▸ **SELECTED EXCERPT**
--- START ---
Brothers and Fathers, many people never stop saying—I have heard them myself—“If only we had lived in the days of the apostles, and been counted worthy to gaze upon Christ as they did, we should have become holy like them.”
Such people do not realize that the Christ who spoke then and the Christ who speaks now throughout the whole world is one and the same.
If he were not the same then and now, God in every respect, in his operations as in the sacraments, how would it be seen that the Father is always in the Son and the Son in the Father, according to the words Christ spoke through the Spirit: “My Father is still working and so am I.”
But no doubt someone will say that merely to hear his words now and
to be taught about him and his kingdom is not the same thing as to
have seen him then in the body.
And I answer that indeed the position now is not the same as it was
then, but our situation now, in the present day, is very much
better. It leads us more easily to a deeper faith and conviction
than seeing and hearing him in the flesh would have done.
Then he appeared to the uncomprehending Jews as a man of lowly
station: now he is proclaimed to us as true God. Then in his body he
associated with tax collectors and sinners and ate with them: now he
is seated at the right hand of God the Father, and is never in any
way separated from him.
We are firmly persuaded that it is he who feeds the entire world,
and we declare—at least if we are believers—that without him nothing
came into being. Then even those of lowliest condition held him in
contempt. They said: “Is not this the son of Mary, and of
Joseph the carpenter?”
Now kings and rulers worship him as Son of the true God, and
himself true God, and he has glorified and continues to glorify
those who worship him in spirit and in truth, although he often
punishes them when they sin. He transforms them, more than all the
nations under heaven, from clay into iron.
--- END ---
▸ **INFORMATION SHOWN**
--- START ---
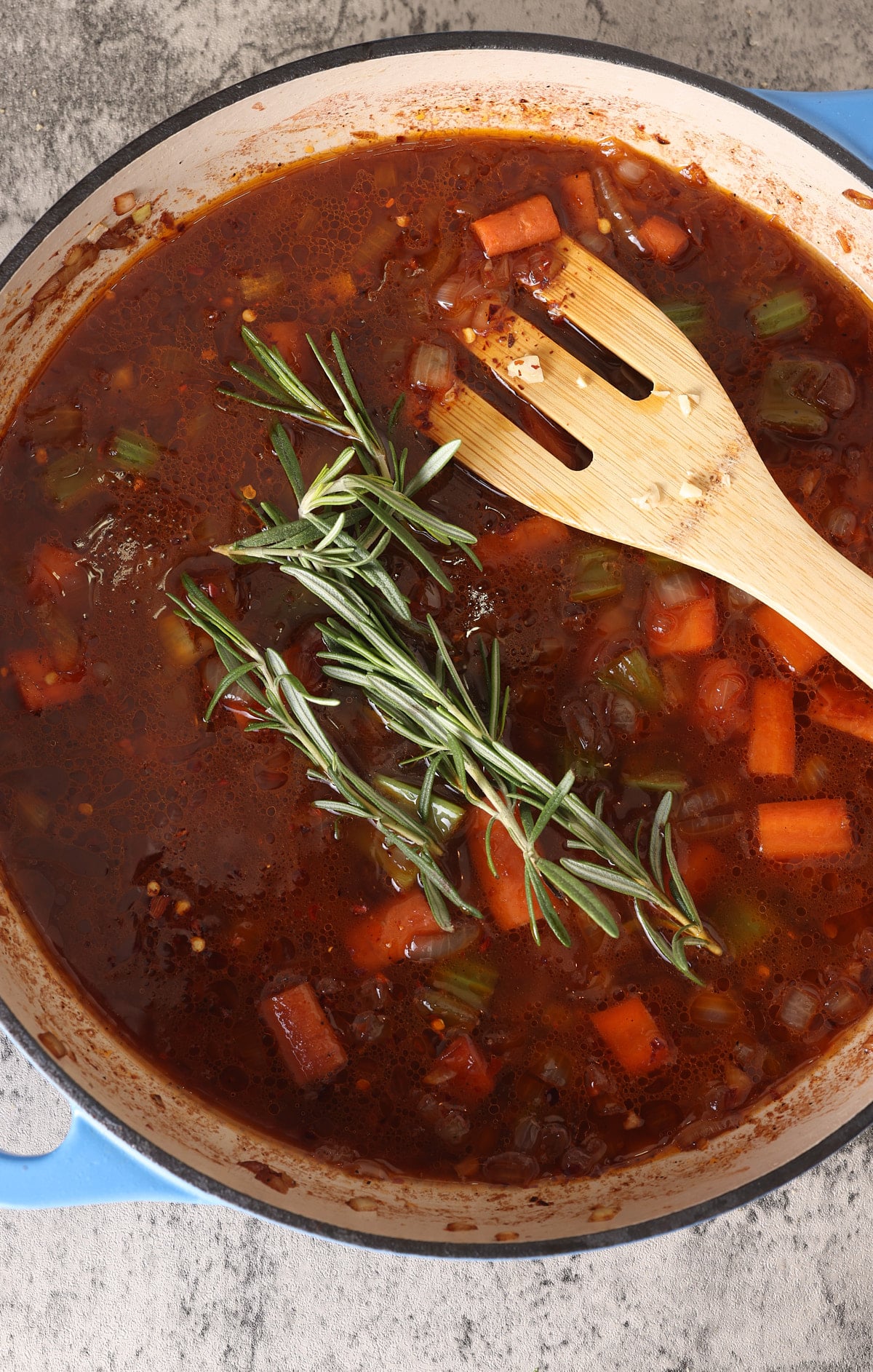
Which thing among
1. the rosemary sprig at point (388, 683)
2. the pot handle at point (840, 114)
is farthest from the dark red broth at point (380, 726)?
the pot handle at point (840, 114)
--- END ---
--- START ---
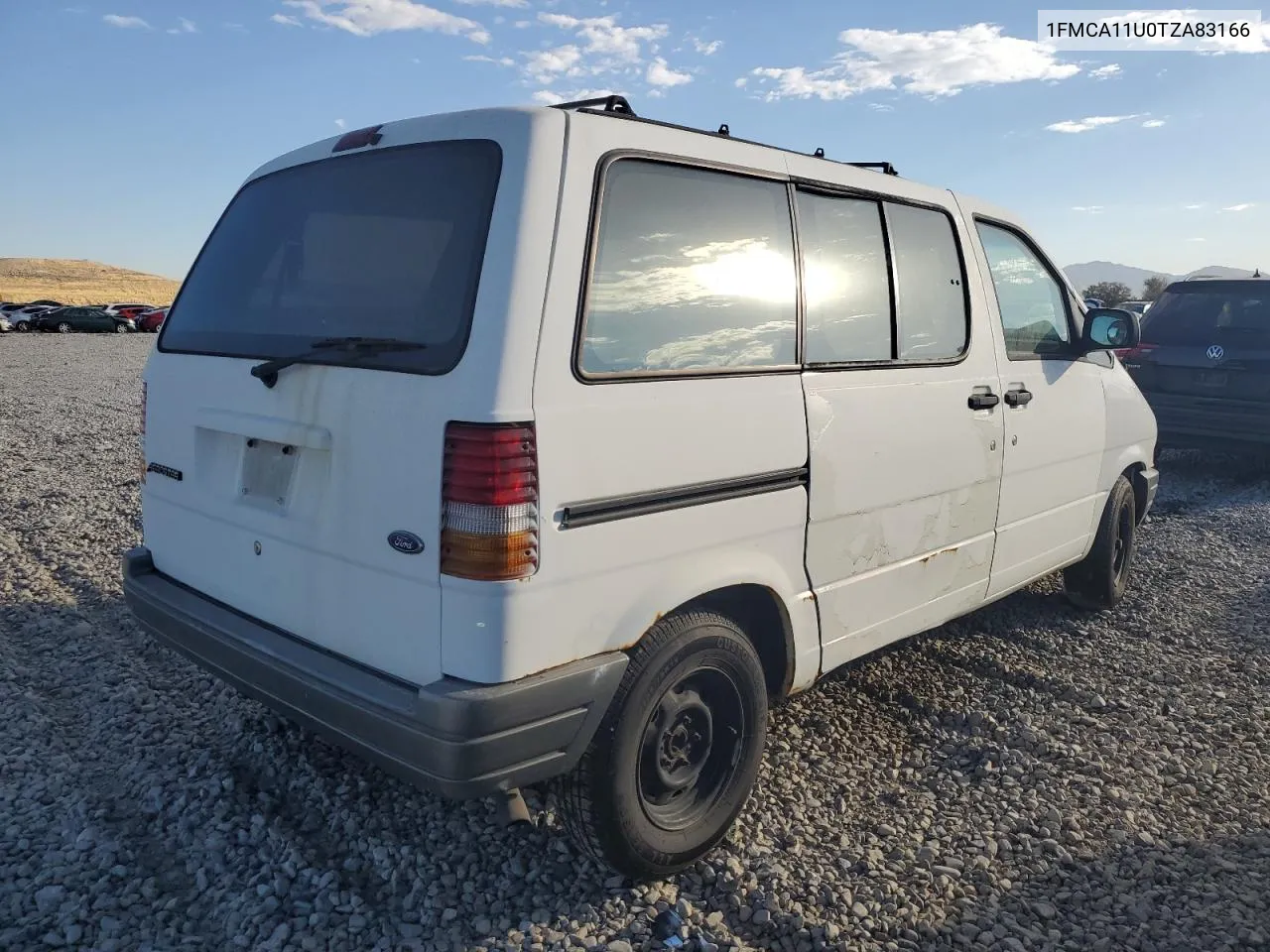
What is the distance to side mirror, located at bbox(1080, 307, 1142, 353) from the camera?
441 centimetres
--- END ---
▸ **WORK TO DO**
A - In the passage about seeing Christ in the days of the apostles, where does it say Christ is seated now?
B - Carry on the passage about seeing Christ in the days of the apostles, starting right after its final sentence.
The items come from a separate source unrelated to the passage.

▸ **EXPECTED ANSWERS**
A - At the right hand of God the Father.

B -
Then he was thought to be mortal and corruptible like the rest of
humankind. He was no different in appearance from other men. The
formless and invisible God, without change or alteration, assumed a
human form and showed himself to be a normal human being. He ate, he
drank, he slept, he sweated, and he grew weary. He did everything
other people do, except that he did not sin.
For anyone to recognize him in that human body, and to believe that
he was the God who made heaven and earth and everything in them was
very exceptional.
This is why when Peter said: “You are the Son of the living
God,” the master called him blessed, saying: “Blessed
are you, Simon Bar-Jonah, for flesh and blood has not revealed this
to you”—you do not speak of something your eyes have
seen—“but my Father who is in heaven.”
It is certain therefore that anyone who now hears Christ cry out
daily through the holy Gospels, and proclaim the will of his blessed
Father, but does not obey him with fear and trembling and keep his
commandments—it is certain that such a person would have refused to
believe in him then, if he had been present, and seen him, and heard
him teach.
Indeed there is reason to fear that in his total incredulity he
would have blasphemed by regarding Christ not as true God, but as an
enemy of God.
Catechesis III, 19: SC 113, 165-69
Symeon the New Theologian (949-1022) was born in
Galata in Paphlagonia, and educated in Constantinople, where in
977 he entered the famous monastery of Studios. Soon afterward he
transferred to the nearby monastery of Saint Mamas, was ordained
priest in 980, and about three years later became abbot.
During his twenty-five years of office he instilled a new fervor
into his community, but opposition to his teaching forced him to
resign in 1005 and in 1009 he was exiled to Palonkiton on the
other side of the Bosphorus.
He turned the mined oratory of Saint Marina into another
monastery, and although he was soon pardoned, chose to remain
there until his death rather than compromise his teaching.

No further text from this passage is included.